The legislation would still allow Russian children to go to the United States if they are taken in by relatives, and critics suggested Thursday that interested couples would find ways to “buy” family connections.
The Magnitsky link
The Russian legislation also draws even more attention to the Sergei Magnitsky Rule of Law Accountability Act. That law places financial and visa sanctions on officials connected to the arrest, imprisonment and death of Magnitsky, a lawyer who unearthed a $230 million tax fraud and was subsequently arrested by the same police officers who he said were carrying out the fraud. He died in jail in 2009. According to his supporters, he had just been given a severe beating.
That tax fraud involved senior officials of the tax agency as well as police. Hermitage Capital, Magnitsky’s client, has tracked millions of dollars of overseas financial transfers by those officials and uncovered other, similar cases.

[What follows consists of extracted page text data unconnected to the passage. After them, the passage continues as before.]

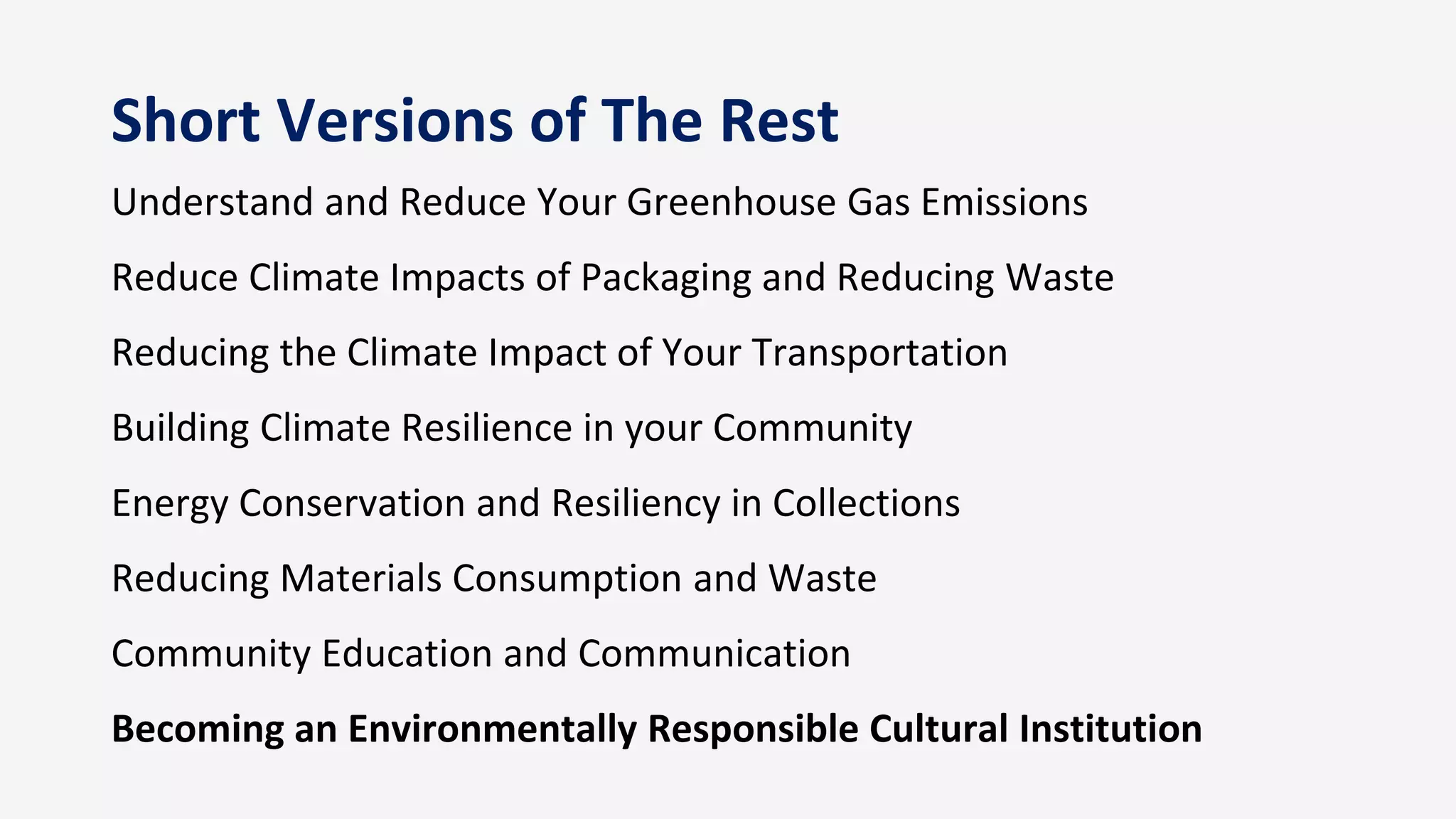 Short Versions of The Rest

Understand and Reduce Your Greenhouse Gas Emissions

Reduce Climate Impacts of Packaging and Reducing Waste

Reducing the Climate Impact of Your Transportation

Building Climate Resilience in your Community

Energy Conservation and Resiliency in Collections

Reducing Materials Consumption and Waste

Community Education and Communication

Becoming an Environmentally Responsible Cultural Institution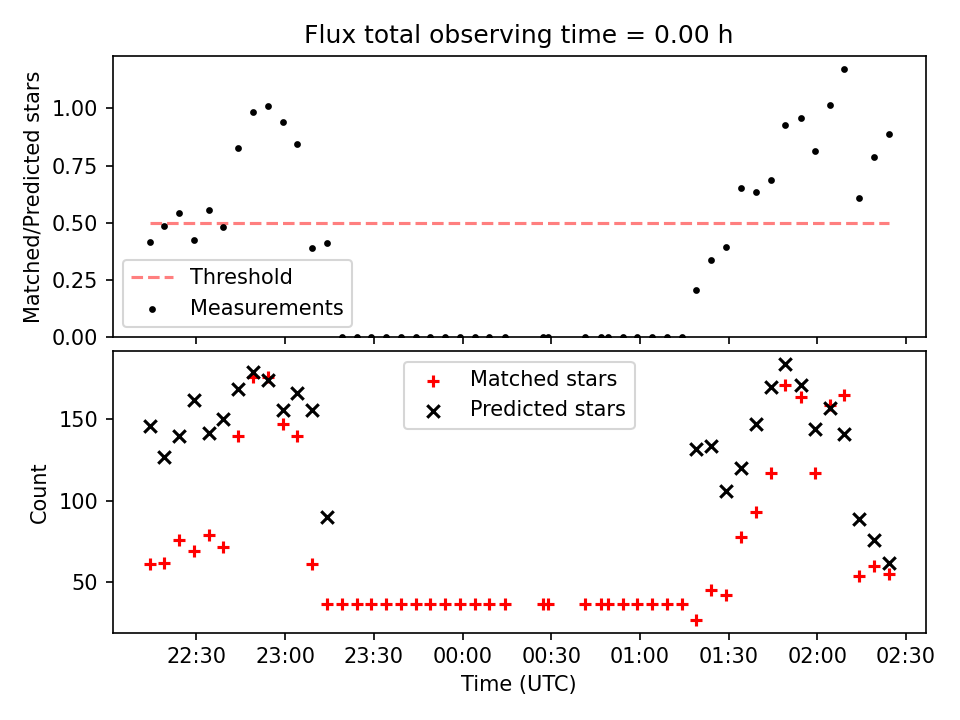 Flux total observing time = 0.00 h

Matched/Predicted stars

1.00
0.75
0.50
0.25
0.00

Threshold
Measurements

Matched stars
Predicted stars

Count

150
100
50

22:30
23:00
23:30
00:00
00:30
01:00
01:30
02:00
02:30

Time (UTC)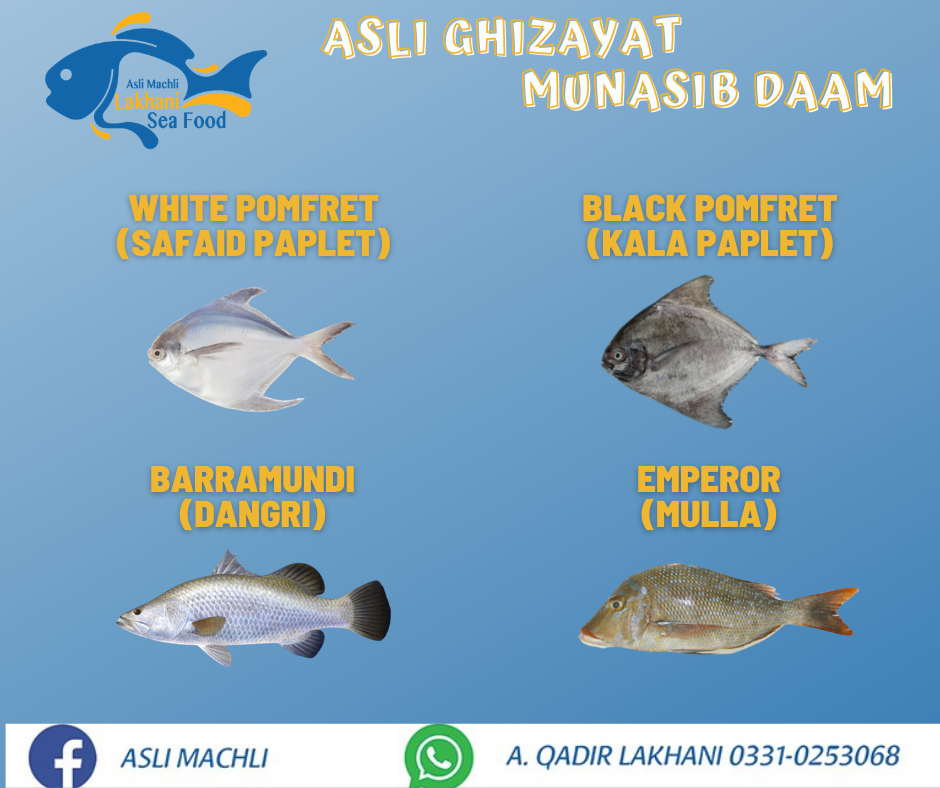 Asli Machli
Lakhani
Sea Food

ASLI GHIZAYAT
MUNASIB DAAM

WHITE POMFRET
(SAFAID PAPLET)

BLACK POMFRET
(KALA PAPLET)

BARRAMUNDI
(DANGRI)

EMPEROR
(MULLA)

ASLI MACHLI

A. QADIR LAKHANI 0331-0253068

A Moscow judge on Friday acquitted prison doctor Dmitry Kratov, the only person to face trial in the Magnitsky case, finding no evidence of negligence leading to the lawyer’s death. The acquittal was requested by the prosecution after Putin said publicly a week ago that “no one tortured Magnitsky, and he died of heart failure.”
“There is no doubt that people responsible for Magnitsky’s death are being protected by the president of Russia,” the Britain-based Hermitage Capital said in a statement Friday.
The American law named for Magnitsky struck a nerve with Russian officials, who have denounced it. Legislators named their retaliatory bill the Dima Yakovlev law, after a Russian toddler who died in Virginia when his adoptive father left him unattended in a locked car on a hot July day. The father was later acquitted of charges of involuntary manslaughter, sparking strong Russian criticism.
According to the U.S. Embassy in Moscow, 19 Russian adoptees have died in the United States in the past 20 years.